■ Given passage ■
● ● ● ●

Sometimes when we were visiting the family, we’d drive to Hastings for a change of shopping or to visit my mother’s great aunt who was stone deaf, rode a bicycle everywhere in spite of her age, and entertained us kids by giving us a big bowl of walnuts from her ancient tree in the garden with a nutcracker. Those were pre-Nintendo days, so activities like cracking nuts gave us a tremendous amount of satisfaction, especially as we didn’t crack nuts at home. If Mum wanted walnuts for her baking, she’d buy a pack of the ready-chopped variety from the supermarket. Here, they fell off a tree. How cool was that?

Another treat on the trip to Hastings was the possibility of a stop at Rush Munro’s Ice Cream Gardens in Heretaunga Street. This mecca for the ice cream lover is still in existence, having been established in 1926 by Frederick Charles Rush Munro, New Zealand’s very first ice cream manufacturer.

I remember Rush Munro’s as an ice cream parlour with a difference. The ice cream would be whittled with a spoon into a conical shape on top of a squat orange cone and always tasted a bit special. The cherry on top (not literally) in this case was the gardens where there was a fish pond filled with koi carp. I could watch the giant carp for ages as they glided around their pond in a swish of gold and white. Meanwhile, at the counter filled with drums of creamy wickedness, Mum always had trouble choosing between rum ‘n’ raisin or that staunch bastion of New Zealand ice cream creations, hokey pokey. All the usual flavours were there to choose from: chocolate, vanilla, strawberry, boysenberry and banana. Checking out the current list, I am interested to see the following concoctions: feijoa, malted milk, maple walnut and passionfruit, with the promise of more flavours in development.

Yes, there is such a thing as a boysenberry and for some reason, just as we have a fondness for hokey pokey ice cream in New Zealand, so do we appreciate this strange berry that sounds as if it belongs on the pages of Willy Wonka and the Chocolate Factory. I know what they look like and I know what they taste like (a bit like a raspberry with greater depth and richness; a bit tart) but I also know that in the UK I have never, ever heard mention of boysenberries, be they in ice cream, in tins on supermarket shelves, in recipes or on cooking shows. So, in my ignorance, I turned to Wikipedia to help me out and find out that they are:

“suspected to be a cross between a loganberry and the western dewberry,”

● ● ● ●

■ Given information ■
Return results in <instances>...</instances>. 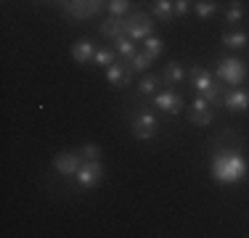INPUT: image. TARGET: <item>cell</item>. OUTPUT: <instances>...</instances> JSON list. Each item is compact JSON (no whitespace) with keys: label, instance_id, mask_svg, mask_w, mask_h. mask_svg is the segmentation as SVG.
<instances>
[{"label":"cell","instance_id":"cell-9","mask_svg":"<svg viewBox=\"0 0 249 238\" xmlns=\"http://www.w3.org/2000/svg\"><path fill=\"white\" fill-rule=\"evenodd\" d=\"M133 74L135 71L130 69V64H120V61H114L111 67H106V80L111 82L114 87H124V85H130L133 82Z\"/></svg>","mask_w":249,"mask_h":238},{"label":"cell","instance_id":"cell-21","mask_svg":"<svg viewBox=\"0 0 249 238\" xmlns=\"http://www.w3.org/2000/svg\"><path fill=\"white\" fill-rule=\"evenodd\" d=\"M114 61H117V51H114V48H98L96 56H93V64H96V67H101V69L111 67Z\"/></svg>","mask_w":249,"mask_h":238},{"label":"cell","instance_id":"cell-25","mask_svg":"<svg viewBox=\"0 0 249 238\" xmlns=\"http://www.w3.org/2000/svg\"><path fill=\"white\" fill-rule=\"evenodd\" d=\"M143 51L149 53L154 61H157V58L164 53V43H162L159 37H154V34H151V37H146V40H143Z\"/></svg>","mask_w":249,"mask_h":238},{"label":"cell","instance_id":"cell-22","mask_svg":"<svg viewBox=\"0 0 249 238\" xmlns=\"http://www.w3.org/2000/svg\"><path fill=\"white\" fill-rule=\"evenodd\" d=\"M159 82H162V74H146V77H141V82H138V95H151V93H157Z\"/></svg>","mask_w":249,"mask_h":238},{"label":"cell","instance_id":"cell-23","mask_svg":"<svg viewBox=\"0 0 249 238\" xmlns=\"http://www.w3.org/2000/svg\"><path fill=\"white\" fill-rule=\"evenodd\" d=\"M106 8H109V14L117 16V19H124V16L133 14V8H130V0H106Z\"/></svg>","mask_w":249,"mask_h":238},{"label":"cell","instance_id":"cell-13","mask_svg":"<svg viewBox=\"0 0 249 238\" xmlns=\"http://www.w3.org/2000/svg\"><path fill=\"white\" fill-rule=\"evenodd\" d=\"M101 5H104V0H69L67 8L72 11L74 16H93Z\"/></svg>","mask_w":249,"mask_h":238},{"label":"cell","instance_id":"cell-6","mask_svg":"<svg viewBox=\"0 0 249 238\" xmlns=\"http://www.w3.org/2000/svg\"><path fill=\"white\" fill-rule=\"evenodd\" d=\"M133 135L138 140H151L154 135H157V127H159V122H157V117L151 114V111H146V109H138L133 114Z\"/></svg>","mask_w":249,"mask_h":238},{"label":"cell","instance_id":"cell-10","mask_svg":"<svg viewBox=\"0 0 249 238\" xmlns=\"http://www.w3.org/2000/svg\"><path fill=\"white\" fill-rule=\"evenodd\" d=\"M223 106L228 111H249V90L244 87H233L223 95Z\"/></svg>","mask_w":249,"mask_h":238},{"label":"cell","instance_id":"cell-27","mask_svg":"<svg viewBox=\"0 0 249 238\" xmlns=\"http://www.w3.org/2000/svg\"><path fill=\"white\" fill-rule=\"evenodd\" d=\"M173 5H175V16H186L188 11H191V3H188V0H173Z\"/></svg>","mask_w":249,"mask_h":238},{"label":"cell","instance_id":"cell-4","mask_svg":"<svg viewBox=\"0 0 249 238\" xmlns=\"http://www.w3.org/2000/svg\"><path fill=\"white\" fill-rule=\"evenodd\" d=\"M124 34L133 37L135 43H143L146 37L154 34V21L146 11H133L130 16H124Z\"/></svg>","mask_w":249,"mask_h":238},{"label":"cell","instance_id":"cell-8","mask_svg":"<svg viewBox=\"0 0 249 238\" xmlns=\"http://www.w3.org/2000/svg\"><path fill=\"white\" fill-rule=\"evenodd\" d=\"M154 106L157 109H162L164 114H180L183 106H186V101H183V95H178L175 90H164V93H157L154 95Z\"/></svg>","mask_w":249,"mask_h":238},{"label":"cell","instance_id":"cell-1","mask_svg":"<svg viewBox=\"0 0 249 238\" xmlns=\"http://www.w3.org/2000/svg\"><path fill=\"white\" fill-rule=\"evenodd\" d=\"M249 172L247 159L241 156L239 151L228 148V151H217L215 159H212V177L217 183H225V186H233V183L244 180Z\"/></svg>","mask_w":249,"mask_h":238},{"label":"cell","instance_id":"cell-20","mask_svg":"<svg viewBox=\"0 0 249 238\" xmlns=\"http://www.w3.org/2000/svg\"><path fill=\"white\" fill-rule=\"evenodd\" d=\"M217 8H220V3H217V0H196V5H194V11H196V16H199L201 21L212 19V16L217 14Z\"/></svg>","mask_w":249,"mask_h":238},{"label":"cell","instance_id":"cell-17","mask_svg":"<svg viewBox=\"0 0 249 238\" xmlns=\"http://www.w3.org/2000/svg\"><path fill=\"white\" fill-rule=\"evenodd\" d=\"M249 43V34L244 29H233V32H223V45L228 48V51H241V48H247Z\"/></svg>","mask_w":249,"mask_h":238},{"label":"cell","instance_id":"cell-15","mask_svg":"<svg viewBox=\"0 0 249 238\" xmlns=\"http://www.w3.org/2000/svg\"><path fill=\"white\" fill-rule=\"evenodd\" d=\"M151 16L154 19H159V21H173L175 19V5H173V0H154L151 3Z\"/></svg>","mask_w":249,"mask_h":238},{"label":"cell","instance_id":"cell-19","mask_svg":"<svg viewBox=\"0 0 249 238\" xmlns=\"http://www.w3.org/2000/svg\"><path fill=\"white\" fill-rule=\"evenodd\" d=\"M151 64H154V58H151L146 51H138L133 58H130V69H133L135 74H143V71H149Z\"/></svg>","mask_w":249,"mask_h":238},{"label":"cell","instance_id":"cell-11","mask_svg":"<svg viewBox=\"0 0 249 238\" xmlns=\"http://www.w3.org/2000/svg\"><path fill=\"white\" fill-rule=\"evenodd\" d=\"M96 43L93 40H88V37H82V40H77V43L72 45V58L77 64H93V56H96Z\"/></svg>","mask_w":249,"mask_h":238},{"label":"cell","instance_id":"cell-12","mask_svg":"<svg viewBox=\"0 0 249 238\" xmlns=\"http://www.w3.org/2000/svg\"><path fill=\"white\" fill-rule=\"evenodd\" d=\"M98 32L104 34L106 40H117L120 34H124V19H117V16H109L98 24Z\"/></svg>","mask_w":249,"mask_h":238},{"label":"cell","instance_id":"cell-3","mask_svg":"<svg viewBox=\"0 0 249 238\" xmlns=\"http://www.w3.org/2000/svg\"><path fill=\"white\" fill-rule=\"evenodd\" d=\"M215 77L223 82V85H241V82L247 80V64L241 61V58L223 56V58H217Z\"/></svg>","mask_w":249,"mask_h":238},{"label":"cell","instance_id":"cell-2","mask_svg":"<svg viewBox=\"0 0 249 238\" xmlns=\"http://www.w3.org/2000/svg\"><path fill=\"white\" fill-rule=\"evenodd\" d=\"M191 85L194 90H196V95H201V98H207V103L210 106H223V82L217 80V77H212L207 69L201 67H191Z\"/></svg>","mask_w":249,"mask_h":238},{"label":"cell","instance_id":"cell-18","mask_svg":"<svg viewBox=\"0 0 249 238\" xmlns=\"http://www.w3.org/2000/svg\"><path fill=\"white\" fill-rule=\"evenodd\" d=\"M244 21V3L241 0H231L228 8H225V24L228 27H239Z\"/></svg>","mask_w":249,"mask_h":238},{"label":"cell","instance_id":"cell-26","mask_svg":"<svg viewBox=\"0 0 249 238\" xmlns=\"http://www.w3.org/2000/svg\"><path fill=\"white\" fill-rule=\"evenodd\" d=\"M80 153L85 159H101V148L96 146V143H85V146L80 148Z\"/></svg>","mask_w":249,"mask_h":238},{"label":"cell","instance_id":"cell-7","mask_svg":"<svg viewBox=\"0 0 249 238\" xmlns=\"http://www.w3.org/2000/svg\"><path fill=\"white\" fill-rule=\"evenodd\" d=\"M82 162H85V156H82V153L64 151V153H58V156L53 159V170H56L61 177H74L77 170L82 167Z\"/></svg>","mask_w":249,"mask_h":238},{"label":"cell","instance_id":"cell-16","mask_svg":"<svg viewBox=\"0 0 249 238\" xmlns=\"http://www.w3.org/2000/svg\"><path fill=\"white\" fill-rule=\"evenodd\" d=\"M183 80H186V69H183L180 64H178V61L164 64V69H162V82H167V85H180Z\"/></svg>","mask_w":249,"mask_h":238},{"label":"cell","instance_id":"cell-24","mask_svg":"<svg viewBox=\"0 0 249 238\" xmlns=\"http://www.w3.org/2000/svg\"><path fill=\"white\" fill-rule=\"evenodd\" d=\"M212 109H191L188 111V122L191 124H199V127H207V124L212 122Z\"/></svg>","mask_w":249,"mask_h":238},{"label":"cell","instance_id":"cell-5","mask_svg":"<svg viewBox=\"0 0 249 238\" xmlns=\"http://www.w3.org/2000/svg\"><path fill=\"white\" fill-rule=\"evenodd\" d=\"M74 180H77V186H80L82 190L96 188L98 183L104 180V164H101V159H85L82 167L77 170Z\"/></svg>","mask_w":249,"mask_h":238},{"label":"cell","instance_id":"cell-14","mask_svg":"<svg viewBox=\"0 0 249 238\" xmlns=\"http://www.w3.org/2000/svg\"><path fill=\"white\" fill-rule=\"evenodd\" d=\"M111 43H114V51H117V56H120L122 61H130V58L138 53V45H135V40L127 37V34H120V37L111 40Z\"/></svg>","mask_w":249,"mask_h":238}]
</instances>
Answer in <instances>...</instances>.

● ● ● ●

■ Written exercise 1 ■
From the piece about trips to Hastings, quote everything from "Sometimes when we" down to "cool was that?".
■ Written exercise 2 ■
According to the piece about trips to Hastings, why did cracking walnuts give the children so much satisfaction?
■ Written exercise 3 ■
Continue the piece about trips to Hastings from where it stops.
The data after the piece about trips to Hastings is separate material.

■ Exercise response 1 ■
Sometimes when we were visiting the family, we’d drive to Hastings for a change of shopping or to visit my mother’s great aunt who was stone deaf, rode a bicycle everywhere in spite of her age, and entertained us kids by giving us a big bowl of walnuts from her ancient tree in the garden with a nutcracker. Those were pre-Nintendo days, so activities like cracking nuts gave us a tremendous amount of satisfaction, especially as we didn’t crack nuts at home. If Mum wanted walnuts for her baking, she’d buy a pack of the ready-chopped variety from the supermarket. Here, they fell off a tree. How cool was that?

■ Exercise response 2 ■
Those were the days before Nintendo, so simple activities like cracking nuts were very satisfying. The children also didn't crack nuts at home, because their mother bought ready-chopped walnuts from the supermarket for her baking, while here the nuts fell off a tree.

■ Exercise response 3 ■
and that they were: “discovered on Rudolph Boysen’s farm in northern California. Walter Knott was the first to commercially cultivate it in southern California. His family’s small restaurant and pie business eventually grew into the theme park, Knott’s Berry Farm.”

I’ve been to Knott’s Berry Farm so I’ve therefore unwittingly visited the home of the boysenberry but on that particular excursion I was barely eight years old and far more interested in panning for gold or taking rollercoasters than discovering the ancestral home of a fruit.

Still not quite over the rollercoaster stage but definitely more interested in food origins, I googled a few UK supermarkets. No boysenberry anything available, so it would seem. But if you google ‘boysenberry uk’ there are some places you might be able to pick up some jam if you crave a taste of it. Apparently a certain J.O. Sims, fruit specialist, introduced the fruit to the UK from New Zealand in 2001. Now it can be found here and there in ice cream or yoghurt or jam, but it certainly hasn’t gone mainstream. For now, boysenberries in the UK are a specialty purchase for those in the know.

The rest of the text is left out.